[The records]:
════════════════

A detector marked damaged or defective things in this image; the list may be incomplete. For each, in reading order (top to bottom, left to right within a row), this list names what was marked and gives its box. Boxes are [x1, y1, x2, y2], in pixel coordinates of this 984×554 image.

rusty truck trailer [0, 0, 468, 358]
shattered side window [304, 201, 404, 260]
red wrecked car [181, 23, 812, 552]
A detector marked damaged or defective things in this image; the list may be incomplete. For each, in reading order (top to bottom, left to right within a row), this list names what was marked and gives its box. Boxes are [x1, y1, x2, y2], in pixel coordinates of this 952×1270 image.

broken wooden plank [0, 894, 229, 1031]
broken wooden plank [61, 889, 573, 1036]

════════════════

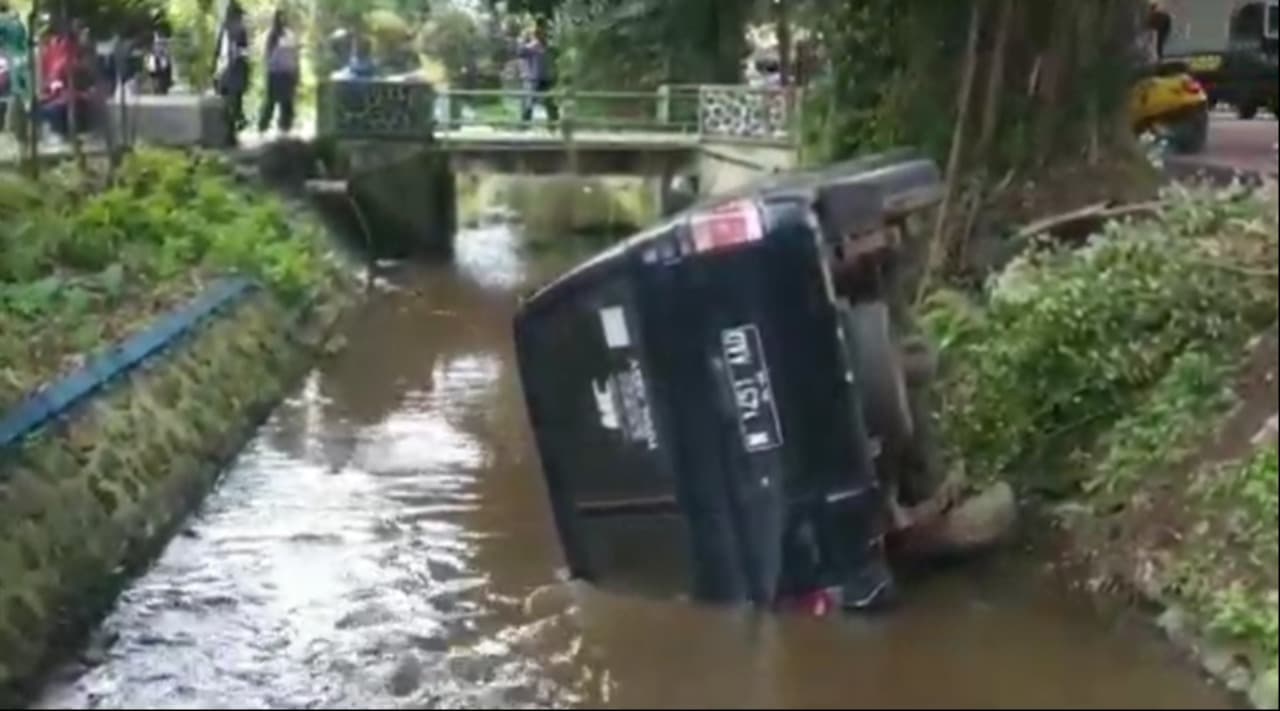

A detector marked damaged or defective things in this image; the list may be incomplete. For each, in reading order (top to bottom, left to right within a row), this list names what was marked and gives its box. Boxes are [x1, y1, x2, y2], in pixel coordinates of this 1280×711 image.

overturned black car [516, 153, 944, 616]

════════════════

[Exercise directions]:
Reproduce verbatim the lines above, from the one containing "this 952×1270 image." through the one containing "broken wooden plank [61, 889, 573, 1036]", both included.

[Written answer]:
A detector marked damaged or defective things in this image; the list may be incomplete. For each, in reading order (top to bottom, left to right within a row), this list names what was marked and gives its box. Boxes are [x1, y1, x2, y2], in pixel coordinates of this 952×1270 image.

broken wooden plank [0, 894, 229, 1031]
broken wooden plank [61, 889, 573, 1036]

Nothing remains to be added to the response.